* _Directions for this task_
Arrange the text of the items below as a JSON list of strings, one string per line, leaving out any blank lines. Include only the text and omit the pictures.
────
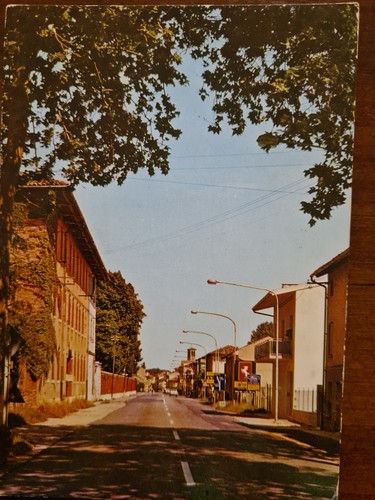 San giorgio nogaro - giorgio, di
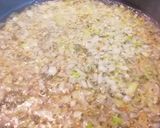 Foto del paso 3 de la receta Croquetas de pollo asado con paleta curada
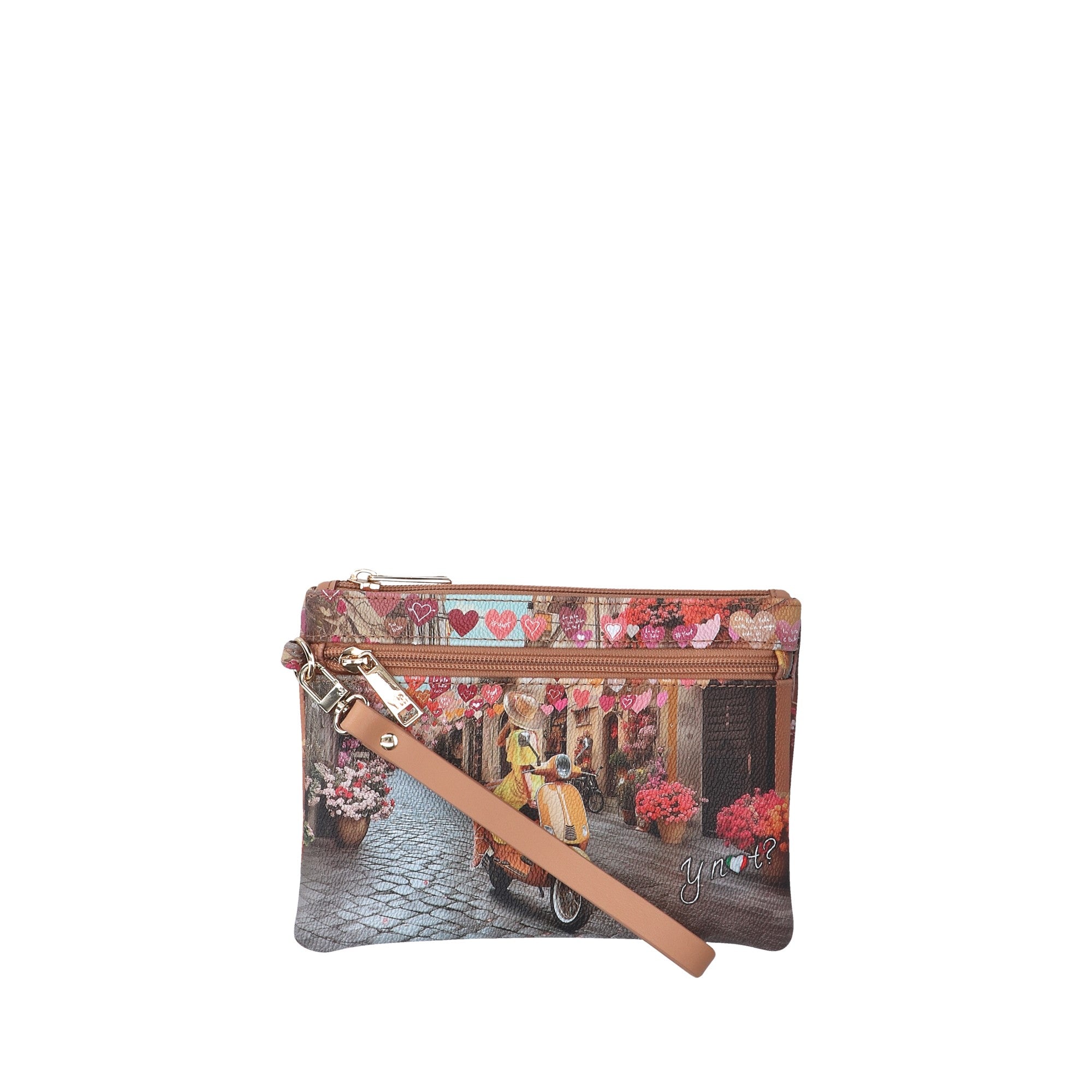 Ynot? POCHETTE Napoli Core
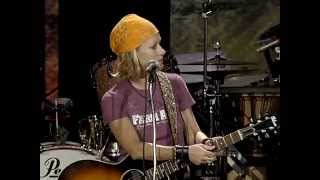 Shelby Lynne - You&#39;re The Man (Live at Farm Aid 2006)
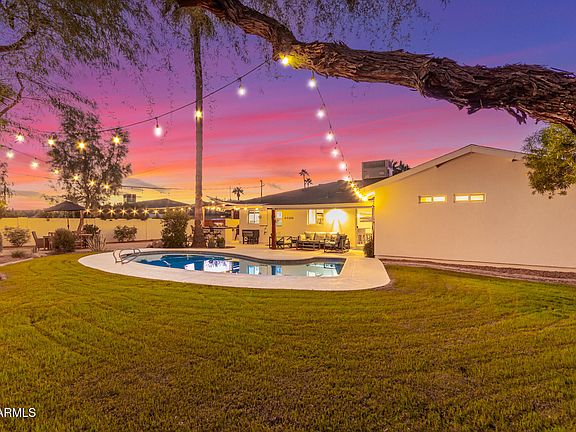 5th image of 8243 E RANCHO VISTA Drive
────
* _Exercise result_
[
  " San giorgio nogaro - giorgio, di",
  " Foto del paso 3 de la receta Croquetas de pollo asado con paleta curada",
  " Ynot? POCHETTE Napoli Core",
  " Shelby Lynne - You&#39;re The Man (Live at Farm Aid 2006)",
  " 5th image of 8243 E RANCHO VISTA Drive"
]